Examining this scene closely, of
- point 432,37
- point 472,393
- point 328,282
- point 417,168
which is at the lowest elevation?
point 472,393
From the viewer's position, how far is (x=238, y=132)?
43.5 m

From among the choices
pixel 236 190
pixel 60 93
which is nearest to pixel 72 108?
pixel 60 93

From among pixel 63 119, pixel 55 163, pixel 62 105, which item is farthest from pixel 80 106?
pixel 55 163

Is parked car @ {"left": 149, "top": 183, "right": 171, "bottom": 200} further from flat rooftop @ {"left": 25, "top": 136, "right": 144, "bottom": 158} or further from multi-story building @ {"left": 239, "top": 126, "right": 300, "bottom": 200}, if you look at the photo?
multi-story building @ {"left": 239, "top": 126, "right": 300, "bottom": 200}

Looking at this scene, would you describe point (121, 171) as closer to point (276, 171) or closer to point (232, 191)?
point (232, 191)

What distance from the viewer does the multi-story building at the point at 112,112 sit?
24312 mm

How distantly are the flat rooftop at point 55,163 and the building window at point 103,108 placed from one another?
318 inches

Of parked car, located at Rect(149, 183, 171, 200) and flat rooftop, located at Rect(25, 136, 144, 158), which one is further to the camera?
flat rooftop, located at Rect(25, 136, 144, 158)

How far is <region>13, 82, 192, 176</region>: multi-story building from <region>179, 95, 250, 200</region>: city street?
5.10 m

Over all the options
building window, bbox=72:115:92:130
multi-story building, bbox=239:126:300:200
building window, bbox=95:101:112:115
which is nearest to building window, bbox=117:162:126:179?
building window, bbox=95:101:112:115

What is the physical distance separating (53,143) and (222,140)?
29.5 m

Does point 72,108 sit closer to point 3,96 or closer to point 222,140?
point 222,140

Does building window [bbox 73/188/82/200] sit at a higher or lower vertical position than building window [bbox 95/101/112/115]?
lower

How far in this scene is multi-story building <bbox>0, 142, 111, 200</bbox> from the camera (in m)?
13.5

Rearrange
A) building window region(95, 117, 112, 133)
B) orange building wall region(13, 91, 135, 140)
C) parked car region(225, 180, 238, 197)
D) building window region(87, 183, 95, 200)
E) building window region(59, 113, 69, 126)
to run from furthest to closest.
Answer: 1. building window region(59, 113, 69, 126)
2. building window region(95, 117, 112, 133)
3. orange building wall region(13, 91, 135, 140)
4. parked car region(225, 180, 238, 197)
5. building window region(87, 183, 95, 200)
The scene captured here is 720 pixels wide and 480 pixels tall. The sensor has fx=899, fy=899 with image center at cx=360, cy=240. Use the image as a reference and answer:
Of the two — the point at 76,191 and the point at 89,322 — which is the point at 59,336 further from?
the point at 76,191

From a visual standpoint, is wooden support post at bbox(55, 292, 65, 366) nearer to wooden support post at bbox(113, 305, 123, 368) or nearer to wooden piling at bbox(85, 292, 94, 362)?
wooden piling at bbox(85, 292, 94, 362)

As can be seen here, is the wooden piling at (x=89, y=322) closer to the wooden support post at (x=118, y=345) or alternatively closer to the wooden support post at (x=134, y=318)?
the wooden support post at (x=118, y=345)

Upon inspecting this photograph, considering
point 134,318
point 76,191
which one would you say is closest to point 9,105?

****************************************

▶ AIM OF THE TASK
Extract verbatim the lines of the data above, from the line containing "As can be seen" through the last line of the data, inclusive.

▶ OUTPUT
As can be seen here, is the wooden piling at (x=89, y=322) closer to the wooden support post at (x=118, y=345) or alternatively closer to the wooden support post at (x=134, y=318)?
the wooden support post at (x=118, y=345)

Upon inspecting this photograph, considering
point 134,318
point 76,191
which one would you say is closest to point 9,105?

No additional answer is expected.